The study P-value is the probability that the study results would be obtained if the null hypothesis was true. It is inferred that this is also the probability of the null hypothesis, given the observed study results. As we know from an analogous binary situation, the sensitivity of a test (S), i.e. the probability of getting a positive test result given the presence of disease, is not interchangeable with the positive predictive value (PPV), the probability of someone with a positive test result having the disease (which is dependent on the incidence of the disease), i.e. the prior probability.

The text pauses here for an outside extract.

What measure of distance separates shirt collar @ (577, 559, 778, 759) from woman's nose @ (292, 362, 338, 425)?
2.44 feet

The relationship between PPV and S is governed by Bayes theorem; PPV x (probability of a positive test) = S x (probability of disease = incidence) (51). However, because of the symmetry of the normal distribution, provided the assumption of normality holds true for the test variable, the two arguments are interchangeable. If a clinical effect of 4 units is found, then the null hypothesis is 4/SEM Z-statistics away from the center of the study distribution, and likewise, an effect of 4 units is 4/SEM away from the center of the null hypothesis distribution in the opposite direction. The test variable may be shifted across the x-axis of the distribution by changing the frame of reference (or scaled up or down, e.g. by changing the units of measurement), but the Z number and the associated area under the curve that they represent are unaltered. In this regard, there is nothing particular about the null hypothesis; it is just a hypothesis that occupies an area under the curve like any other hypothesis. Pre-study, the probability of the null hypothesis being falsely upheld is assigned the value β, which differs from α. The β value arises from considering the observed P-value as a binary variable to serve as a decision-making tool. The β-value is the probability that the observed P-value will be below the predefined α threshold, but post-study the probability of the null hypothesis is the observed P-value. Here, the null hypothesis is rejected, and an alternative hypothesis centered on the observed effect size is adopted.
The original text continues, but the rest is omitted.